= EXERCISE AIM =
Only the lines below starting at the one containing "scientific name: Bos taurus" and ending at the one containing "family: Strigopidae" belong in the answer, each copied exactly.

══ TASK INPUT

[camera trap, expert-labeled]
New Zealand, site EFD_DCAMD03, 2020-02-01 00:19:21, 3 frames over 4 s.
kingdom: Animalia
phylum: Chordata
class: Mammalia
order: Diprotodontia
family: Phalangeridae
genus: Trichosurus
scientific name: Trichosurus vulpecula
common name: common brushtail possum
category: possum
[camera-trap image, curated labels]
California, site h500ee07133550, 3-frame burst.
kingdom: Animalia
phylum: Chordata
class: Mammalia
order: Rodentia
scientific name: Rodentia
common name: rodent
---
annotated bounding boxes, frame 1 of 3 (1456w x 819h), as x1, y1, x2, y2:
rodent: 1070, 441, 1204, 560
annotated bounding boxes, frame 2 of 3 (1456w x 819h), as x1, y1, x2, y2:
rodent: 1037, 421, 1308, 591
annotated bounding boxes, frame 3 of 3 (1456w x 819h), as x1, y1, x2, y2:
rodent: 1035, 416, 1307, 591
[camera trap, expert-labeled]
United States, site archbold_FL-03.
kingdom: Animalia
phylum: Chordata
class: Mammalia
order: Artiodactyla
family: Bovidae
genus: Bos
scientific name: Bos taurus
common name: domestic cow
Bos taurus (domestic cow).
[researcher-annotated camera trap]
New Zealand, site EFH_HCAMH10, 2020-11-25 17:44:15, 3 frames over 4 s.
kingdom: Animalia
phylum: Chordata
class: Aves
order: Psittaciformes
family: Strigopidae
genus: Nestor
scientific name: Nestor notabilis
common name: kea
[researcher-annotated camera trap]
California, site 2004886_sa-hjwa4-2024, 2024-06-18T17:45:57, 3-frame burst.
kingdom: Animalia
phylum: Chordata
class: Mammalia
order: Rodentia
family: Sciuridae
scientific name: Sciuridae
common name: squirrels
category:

════

= YOUR SOLUTION =
scientific name: Bos taurus
common name: domestic cow
Bos taurus (domestic cow).
[researcher-annotated camera trap]
New Zealand, site EFH_HCAMH10, 2020-11-25 17:44:15, 3 frames over 4 s.
kingdom: Animalia
phylum: Chordata
class: Aves
order: Psittaciformes
family: Strigopidae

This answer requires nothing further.